Finding $\phi^{-1}({id_{P(\mathbb{N})}})$, where $\phi:(\mathbb{N}\to\mathbb{N})\to(P(\mathbb{N})\to P(\mathbb{N}))$ and $\phi(f)(A) = f^{-1}(A)$

Question

I have function $\varphi : (\mathbb{N} \to \mathbb{N}) \to (P(\mathbb{N}) \to P(\mathbb{N}))$ and $\varphi(f)(A) = f^{-1}(A)$. I have to find $\varphi^{-1}({id_{P(\mathbb{N})}})$, and I don't have any idea how to find it.

Any tips? Thanks a lot.

Answer 1

Let's take it one step at a time. For any function $g$, what is $g^{-1}(Y)$? It is $g^{-1}(Y)=\{x \mid g(x) \in Y\}$. Now apply that to $\varphi^{-1}(\text{id}_{\mathcal{P}(\mathbb{N})})$. This set is everything that is mapped by $\varphi$ to $\text{id}_{\mathcal{P}(\mathbb{N})}$, and here the "everything" means "every function $f:\mathbb{N} \to \mathbb{N}$" as that is the domain of $\varphi$.
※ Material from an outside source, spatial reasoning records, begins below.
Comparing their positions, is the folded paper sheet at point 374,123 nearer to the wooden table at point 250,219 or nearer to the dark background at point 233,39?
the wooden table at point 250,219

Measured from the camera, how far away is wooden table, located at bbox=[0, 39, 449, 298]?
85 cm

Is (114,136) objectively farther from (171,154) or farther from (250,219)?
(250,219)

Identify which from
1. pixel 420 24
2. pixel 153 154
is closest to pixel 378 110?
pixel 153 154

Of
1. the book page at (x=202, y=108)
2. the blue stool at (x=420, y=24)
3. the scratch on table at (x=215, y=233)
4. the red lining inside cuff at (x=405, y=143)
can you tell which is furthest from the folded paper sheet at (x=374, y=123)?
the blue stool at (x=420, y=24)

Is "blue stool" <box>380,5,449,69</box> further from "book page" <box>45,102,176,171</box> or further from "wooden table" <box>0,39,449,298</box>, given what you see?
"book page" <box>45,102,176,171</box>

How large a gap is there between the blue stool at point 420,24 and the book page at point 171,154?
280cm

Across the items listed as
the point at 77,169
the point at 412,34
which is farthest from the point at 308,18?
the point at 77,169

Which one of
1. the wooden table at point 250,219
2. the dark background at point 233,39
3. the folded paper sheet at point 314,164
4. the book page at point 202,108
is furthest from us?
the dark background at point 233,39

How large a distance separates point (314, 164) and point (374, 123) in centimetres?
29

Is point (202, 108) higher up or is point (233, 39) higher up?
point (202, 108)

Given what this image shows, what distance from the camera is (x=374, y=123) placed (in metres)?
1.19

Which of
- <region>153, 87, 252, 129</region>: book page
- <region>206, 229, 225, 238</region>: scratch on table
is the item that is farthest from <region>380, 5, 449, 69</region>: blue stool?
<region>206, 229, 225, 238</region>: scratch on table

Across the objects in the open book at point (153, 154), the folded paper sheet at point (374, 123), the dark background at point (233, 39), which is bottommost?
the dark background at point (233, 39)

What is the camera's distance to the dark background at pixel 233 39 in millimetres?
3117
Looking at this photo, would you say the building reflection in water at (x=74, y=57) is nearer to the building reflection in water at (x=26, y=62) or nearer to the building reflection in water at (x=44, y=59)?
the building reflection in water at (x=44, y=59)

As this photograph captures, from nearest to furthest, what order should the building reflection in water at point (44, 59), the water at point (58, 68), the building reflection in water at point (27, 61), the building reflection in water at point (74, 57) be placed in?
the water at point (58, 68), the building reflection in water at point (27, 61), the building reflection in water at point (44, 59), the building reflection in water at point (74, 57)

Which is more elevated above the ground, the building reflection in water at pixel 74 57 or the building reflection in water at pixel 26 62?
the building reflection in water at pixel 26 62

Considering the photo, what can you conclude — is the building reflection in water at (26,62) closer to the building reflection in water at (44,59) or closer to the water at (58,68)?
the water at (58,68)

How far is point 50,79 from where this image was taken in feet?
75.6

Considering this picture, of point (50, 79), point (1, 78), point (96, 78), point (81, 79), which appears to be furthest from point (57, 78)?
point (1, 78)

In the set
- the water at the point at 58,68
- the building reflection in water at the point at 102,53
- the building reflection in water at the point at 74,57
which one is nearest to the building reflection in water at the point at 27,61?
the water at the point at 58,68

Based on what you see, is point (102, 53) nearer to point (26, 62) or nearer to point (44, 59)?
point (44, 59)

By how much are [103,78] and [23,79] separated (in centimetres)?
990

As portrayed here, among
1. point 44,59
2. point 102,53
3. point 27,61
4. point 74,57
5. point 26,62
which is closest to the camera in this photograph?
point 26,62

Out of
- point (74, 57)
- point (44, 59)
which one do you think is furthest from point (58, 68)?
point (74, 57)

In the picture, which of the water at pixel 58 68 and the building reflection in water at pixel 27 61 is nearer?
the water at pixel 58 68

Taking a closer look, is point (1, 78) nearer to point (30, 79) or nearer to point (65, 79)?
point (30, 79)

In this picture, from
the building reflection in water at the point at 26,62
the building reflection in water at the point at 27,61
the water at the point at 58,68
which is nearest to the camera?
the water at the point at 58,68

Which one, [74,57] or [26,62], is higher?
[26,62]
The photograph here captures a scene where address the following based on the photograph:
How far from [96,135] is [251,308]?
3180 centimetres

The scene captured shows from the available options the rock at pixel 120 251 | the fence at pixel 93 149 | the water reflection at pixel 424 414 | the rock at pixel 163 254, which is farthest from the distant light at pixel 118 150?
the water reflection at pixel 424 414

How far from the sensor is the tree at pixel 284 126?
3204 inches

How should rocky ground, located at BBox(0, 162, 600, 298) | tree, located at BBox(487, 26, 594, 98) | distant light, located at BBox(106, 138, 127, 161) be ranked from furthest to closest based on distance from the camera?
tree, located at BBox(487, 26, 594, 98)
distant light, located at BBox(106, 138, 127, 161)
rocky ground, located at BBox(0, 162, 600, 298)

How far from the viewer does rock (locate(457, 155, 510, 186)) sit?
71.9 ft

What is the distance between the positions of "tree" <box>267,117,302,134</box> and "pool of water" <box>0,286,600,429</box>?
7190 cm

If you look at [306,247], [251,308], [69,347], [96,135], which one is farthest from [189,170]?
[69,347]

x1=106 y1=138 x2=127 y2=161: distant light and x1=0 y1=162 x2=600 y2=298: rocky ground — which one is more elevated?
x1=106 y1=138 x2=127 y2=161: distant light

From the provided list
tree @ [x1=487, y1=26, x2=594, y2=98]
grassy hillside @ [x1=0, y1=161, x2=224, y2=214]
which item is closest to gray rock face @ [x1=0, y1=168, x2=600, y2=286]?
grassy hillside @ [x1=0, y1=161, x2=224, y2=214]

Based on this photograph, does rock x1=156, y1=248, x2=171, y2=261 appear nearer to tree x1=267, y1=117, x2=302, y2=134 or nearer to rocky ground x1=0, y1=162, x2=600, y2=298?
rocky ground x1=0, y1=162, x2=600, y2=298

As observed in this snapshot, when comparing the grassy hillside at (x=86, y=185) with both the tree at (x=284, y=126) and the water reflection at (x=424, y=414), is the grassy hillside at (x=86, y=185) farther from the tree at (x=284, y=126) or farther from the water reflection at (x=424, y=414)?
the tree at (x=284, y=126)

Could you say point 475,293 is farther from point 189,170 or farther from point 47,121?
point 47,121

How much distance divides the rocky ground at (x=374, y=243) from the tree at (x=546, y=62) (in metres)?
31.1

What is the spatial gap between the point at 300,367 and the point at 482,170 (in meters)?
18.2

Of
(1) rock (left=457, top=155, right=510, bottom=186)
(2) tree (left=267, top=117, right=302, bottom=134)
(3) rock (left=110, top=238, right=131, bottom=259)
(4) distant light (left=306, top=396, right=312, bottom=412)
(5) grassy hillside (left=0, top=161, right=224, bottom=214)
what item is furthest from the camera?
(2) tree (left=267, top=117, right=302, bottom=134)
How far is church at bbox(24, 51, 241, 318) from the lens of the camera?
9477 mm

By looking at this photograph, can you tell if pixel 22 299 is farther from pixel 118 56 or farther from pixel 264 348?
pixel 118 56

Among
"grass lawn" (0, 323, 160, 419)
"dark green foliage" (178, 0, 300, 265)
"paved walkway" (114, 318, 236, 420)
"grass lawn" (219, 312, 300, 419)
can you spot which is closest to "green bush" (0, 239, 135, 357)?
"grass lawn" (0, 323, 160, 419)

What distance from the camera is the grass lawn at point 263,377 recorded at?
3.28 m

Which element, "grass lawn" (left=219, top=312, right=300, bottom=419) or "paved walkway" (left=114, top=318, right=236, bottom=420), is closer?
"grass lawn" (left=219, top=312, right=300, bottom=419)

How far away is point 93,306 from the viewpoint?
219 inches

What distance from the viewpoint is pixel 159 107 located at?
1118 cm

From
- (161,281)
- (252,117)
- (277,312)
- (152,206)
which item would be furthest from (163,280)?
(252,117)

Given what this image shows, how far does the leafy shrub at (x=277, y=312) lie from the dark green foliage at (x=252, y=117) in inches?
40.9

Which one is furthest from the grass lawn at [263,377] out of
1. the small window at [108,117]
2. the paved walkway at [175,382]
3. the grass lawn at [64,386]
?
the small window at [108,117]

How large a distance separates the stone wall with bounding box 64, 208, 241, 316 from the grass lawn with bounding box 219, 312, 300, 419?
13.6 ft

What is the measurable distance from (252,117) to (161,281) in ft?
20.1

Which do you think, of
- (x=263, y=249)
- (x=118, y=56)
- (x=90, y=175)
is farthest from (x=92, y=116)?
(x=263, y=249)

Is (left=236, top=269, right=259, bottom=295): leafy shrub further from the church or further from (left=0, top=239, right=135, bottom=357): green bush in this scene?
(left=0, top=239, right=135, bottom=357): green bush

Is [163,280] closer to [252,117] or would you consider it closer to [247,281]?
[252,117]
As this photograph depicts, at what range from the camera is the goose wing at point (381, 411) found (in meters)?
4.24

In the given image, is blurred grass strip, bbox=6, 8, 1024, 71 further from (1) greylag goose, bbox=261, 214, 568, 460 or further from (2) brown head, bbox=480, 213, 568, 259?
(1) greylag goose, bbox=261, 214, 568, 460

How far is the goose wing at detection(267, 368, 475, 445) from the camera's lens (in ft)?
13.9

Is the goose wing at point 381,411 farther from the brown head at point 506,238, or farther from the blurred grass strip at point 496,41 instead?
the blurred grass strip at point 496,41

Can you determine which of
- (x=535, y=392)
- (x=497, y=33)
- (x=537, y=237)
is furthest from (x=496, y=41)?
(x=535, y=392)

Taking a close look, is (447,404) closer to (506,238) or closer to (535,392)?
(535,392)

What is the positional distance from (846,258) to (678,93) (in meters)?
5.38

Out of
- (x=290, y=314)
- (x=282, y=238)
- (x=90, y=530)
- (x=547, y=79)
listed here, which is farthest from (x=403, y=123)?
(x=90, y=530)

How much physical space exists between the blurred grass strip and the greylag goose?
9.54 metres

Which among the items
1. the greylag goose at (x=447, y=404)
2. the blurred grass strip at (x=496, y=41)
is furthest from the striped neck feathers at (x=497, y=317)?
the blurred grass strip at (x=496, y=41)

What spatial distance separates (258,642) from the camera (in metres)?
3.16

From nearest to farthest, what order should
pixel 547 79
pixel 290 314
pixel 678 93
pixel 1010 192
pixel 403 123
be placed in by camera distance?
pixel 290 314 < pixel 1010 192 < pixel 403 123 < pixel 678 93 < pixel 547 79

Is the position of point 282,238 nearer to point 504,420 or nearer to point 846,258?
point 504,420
What does it mean for a function $f:\mathbb{N}\to\mathbb{N}$ to be mapped to the identity function by $\varphi$? It means $\varphi(f)(A)=A$ for every $A\subseteq \mathbb{N}$. I'll leave it to you to determine what functions $f$ satisfy that.

Answer 2

Although it's common in type theory and in some programming languages (such as Haskell) to write the function signature as you have it, the more common way to write it in mathematics is $$\varphi: \mathbb{N}^\mathbb{N} \rightarrow P(\mathbb{N})^{P(\mathbb{N})}$$

where for sets $A, B$, the notation $B^A$ is used to denote the set of all functions $g:A \rightarrow B$.

Regarding your question:

$$\varphi^{-1}(id_{P(\mathbb{N})}) = y $$ where we know that $y \in \mathbb{N}^\mathbb{N}$, so $y : \mathbb{N} \rightarrow \mathbb{N}$. Let's discover some information about $y$. We know that

$$\varphi(y) = \varphi(\varphi^{-1}(id_{P(\mathbb{N})})) = id_{P(\mathbb{N})} \tag 1$$

so we have two pieces of information:

$$\varphi(y)(A) = A \tag 2$$ $$\varphi(y)(A) = y^{-1}(A) \tag 3$$ where (2) follows from (1), and (3) follows from definition of $\varphi$.

Thus,

$$ y^{-1}(A) = A$$

You asked for tips; does this give you enough information for what $y$ could be?